Nothing says American exceptionalism like people dying on the floors of our hospitals. As a nation, we invented the first powered aircraft, fought and won two world wars, defeated Polio and built the wealthiest society in world history.
But providing health insurance to all our citizens? Screw that!
Remember health insurance equals healthcare. Having a health plan that allows people to see a doctor before things get really bad is the essence of healthcare. Because let’s face it, when things go really bad, we all have access to healthcare at place called the emergency room.
That’s where care is provided whether you can pay for it or not. In other words, the hospital doesn’t let you die on the floor.
For most of us, that’s a good thing.
But not all conservatives agree. In fact, some enthusiastically support letting uninsured people die, as demonstrated by this infamous audience reaction in the 2012 tea party debate on CNN.
Cheering for fellow Americans to be left for dead isn’t far from the opinion of Rep. Brent Crane (R-Nampa) who last week said health insurance was a privilege, not a right.
To translate: healthcare is for the privileged.
Maybe we should all work harder at becoming the vice president of our daddy’s company.
Conservatives in general have trouble articulating anything about healthcare except not everybody should have it, especially the working poor.

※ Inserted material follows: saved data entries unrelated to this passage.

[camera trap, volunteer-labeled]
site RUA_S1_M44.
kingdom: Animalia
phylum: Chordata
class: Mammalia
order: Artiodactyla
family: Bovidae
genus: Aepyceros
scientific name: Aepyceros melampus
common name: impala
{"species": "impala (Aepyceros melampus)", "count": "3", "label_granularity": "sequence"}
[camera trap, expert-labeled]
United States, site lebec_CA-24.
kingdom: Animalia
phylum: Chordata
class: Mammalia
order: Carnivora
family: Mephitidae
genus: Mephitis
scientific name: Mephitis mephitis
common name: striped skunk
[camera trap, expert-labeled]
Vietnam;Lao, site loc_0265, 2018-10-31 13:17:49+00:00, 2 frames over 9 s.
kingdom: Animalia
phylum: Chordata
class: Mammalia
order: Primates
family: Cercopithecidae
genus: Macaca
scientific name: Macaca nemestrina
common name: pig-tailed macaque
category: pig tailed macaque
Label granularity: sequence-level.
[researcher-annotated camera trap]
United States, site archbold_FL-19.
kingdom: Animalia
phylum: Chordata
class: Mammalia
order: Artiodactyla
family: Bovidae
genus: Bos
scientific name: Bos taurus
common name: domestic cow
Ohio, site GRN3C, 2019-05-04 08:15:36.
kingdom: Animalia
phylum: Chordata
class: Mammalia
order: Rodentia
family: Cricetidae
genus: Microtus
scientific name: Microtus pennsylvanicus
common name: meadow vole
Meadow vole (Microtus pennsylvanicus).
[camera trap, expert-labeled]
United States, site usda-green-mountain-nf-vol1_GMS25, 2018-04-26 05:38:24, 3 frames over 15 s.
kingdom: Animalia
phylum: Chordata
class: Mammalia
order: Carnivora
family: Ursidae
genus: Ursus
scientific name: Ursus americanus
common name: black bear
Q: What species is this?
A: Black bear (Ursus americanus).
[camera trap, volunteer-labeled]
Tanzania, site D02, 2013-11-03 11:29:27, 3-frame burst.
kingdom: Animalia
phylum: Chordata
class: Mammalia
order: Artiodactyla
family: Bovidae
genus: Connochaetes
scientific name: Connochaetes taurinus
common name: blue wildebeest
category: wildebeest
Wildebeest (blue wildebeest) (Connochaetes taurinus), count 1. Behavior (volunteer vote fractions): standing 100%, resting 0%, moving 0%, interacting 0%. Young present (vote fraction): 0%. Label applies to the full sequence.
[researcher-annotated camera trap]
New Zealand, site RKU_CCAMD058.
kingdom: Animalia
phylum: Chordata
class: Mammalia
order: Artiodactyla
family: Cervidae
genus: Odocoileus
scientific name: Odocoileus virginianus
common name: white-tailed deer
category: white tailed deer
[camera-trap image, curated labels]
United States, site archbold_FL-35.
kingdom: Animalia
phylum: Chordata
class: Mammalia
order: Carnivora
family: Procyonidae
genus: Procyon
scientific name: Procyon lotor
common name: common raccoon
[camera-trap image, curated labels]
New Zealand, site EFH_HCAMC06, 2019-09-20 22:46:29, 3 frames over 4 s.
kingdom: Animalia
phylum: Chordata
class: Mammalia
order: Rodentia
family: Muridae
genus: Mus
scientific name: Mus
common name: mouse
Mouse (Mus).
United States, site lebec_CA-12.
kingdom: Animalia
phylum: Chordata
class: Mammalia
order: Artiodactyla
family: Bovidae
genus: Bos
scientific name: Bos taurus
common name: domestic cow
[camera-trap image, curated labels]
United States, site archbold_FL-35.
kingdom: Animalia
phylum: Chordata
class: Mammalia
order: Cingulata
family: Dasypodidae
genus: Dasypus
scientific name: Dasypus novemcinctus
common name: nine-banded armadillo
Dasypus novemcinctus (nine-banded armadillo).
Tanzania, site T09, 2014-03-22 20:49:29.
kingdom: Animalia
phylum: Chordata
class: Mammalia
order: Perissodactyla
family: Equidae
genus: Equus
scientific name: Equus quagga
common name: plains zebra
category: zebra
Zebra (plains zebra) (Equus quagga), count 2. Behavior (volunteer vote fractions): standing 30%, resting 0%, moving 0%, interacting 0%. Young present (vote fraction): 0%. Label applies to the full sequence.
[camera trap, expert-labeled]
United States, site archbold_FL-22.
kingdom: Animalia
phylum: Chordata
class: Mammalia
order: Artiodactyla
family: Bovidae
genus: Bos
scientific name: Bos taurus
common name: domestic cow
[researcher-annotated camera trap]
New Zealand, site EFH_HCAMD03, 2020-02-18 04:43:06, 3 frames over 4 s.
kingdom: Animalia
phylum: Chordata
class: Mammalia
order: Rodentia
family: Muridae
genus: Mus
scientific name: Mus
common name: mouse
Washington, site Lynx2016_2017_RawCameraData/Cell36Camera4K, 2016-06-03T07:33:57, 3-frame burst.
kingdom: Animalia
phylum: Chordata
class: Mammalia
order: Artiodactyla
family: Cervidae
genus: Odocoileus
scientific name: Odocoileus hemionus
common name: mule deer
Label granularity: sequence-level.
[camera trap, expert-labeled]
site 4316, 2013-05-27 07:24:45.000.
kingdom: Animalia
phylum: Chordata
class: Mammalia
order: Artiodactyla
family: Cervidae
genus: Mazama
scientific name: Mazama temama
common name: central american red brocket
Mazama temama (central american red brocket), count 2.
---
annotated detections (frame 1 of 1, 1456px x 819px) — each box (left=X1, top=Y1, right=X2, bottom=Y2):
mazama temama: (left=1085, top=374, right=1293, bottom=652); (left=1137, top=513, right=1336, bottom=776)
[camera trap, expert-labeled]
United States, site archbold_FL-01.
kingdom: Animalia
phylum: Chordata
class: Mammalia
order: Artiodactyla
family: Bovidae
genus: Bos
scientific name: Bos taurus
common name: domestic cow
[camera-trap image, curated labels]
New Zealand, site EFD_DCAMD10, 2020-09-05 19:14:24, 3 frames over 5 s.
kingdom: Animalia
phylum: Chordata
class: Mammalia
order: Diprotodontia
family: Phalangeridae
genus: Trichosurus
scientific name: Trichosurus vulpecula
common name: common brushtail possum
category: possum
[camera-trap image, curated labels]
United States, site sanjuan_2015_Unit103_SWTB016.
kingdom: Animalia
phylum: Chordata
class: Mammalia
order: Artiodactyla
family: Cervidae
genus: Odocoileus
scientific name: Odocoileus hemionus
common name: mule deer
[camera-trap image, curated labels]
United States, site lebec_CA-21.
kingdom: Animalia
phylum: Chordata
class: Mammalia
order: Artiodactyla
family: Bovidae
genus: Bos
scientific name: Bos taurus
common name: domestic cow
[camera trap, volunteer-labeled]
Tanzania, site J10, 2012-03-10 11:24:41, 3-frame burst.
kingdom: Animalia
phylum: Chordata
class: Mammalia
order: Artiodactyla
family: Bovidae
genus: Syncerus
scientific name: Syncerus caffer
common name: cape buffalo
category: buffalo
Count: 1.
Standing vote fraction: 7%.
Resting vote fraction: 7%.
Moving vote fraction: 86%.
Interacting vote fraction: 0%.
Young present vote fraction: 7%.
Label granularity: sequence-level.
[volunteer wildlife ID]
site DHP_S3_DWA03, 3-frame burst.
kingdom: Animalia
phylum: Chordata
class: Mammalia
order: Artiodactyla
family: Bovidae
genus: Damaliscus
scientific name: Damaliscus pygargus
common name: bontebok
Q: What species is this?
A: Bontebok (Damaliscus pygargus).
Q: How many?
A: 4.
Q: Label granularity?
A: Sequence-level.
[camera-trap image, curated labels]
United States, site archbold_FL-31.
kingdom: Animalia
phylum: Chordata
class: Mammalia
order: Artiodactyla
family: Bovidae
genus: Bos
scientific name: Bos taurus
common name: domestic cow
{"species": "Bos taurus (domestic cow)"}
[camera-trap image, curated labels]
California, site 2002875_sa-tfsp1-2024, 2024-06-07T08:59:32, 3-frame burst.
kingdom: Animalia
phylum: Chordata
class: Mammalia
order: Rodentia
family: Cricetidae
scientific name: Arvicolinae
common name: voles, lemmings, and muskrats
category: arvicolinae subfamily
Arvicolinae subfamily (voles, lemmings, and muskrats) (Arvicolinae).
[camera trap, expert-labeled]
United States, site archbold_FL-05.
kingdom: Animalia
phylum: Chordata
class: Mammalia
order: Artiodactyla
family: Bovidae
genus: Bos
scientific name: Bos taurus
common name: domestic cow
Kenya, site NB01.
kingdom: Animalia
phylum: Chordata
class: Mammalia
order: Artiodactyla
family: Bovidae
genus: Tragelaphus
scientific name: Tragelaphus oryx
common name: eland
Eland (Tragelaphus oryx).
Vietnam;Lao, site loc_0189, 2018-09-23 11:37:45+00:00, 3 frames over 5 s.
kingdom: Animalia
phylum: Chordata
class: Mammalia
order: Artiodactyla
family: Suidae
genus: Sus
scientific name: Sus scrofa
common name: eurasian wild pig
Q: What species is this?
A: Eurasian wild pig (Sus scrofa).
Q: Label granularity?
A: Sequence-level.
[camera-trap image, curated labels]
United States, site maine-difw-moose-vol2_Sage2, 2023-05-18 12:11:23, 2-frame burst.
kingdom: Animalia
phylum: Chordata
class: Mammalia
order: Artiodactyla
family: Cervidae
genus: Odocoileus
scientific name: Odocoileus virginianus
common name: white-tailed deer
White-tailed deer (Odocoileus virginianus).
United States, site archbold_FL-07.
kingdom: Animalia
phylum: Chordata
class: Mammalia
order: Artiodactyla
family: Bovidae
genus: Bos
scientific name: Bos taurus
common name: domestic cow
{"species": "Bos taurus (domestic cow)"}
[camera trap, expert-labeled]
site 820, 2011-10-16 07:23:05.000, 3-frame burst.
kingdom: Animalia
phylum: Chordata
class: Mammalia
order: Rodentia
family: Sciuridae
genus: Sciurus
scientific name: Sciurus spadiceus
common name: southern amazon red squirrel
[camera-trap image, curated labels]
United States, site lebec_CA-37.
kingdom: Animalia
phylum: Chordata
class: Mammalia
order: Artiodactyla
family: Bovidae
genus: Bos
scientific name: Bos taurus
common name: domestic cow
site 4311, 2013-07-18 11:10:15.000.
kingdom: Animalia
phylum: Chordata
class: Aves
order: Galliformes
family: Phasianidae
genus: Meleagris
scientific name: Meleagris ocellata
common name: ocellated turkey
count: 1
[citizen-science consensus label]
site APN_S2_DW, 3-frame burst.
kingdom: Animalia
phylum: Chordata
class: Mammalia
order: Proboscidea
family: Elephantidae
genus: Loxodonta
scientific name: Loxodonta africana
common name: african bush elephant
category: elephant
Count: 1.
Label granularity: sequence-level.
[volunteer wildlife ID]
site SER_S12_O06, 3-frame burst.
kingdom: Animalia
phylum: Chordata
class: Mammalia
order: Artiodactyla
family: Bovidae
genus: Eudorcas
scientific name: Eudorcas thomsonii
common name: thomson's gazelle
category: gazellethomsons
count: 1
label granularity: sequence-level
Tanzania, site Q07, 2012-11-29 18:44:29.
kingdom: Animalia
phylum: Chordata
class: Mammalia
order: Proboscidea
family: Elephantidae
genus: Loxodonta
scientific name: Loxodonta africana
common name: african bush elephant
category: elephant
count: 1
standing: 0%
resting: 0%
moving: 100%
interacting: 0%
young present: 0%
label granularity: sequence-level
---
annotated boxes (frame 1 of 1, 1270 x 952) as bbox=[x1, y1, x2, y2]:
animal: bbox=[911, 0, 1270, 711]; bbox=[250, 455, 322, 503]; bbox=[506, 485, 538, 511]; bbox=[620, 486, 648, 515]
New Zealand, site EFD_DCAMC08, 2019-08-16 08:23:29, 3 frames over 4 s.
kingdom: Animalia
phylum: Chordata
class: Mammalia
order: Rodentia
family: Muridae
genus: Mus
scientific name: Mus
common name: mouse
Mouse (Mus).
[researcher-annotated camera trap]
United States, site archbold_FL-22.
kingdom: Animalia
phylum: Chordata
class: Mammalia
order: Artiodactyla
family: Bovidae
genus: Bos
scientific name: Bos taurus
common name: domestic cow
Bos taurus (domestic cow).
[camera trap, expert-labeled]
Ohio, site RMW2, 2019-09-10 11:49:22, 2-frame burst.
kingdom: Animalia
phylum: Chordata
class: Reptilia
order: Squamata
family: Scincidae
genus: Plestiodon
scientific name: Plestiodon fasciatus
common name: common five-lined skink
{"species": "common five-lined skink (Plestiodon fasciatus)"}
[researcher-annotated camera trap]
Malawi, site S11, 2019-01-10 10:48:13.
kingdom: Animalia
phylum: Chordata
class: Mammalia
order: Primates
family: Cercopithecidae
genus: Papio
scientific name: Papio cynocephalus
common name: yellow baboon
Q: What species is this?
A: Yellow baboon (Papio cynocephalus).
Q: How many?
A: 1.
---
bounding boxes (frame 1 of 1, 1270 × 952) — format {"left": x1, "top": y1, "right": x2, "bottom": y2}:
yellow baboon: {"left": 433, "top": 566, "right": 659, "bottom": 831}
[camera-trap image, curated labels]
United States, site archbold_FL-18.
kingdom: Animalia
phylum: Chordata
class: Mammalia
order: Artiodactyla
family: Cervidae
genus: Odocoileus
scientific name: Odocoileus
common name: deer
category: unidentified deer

These are the same people who believe it’s an inalienable American right to haul loaded guns into schools and churches as a way to save lives from gun-toting maniacs. But when it comes to actually saving lives, the attitude is: “Let the poor die on the floor.”
In fact, the notion that healthcare isn’t a human right is more than the ramblings of an over-privileged white guy, it’s the mantra of the tea party. For some reason, tea partiers have decided that rights are only things that can’t be taken from you, not given to you. Healthcare is given to you; therefore, it isn’t a right. So piss off and die!
Losing your life because you can’t afford quality healthcare apparently doesn’t count as a right being taken away. It’s just one less “taker,” I suppose.
What’s more, Crane and his father (who is the State Treasure) are provided access to state health plan that is funded by state taxpayers. It’s the same health insurance provided to every single state worker.
In other words, the State of Idaho is saying, through it’s employee policies, that healthcare is a right.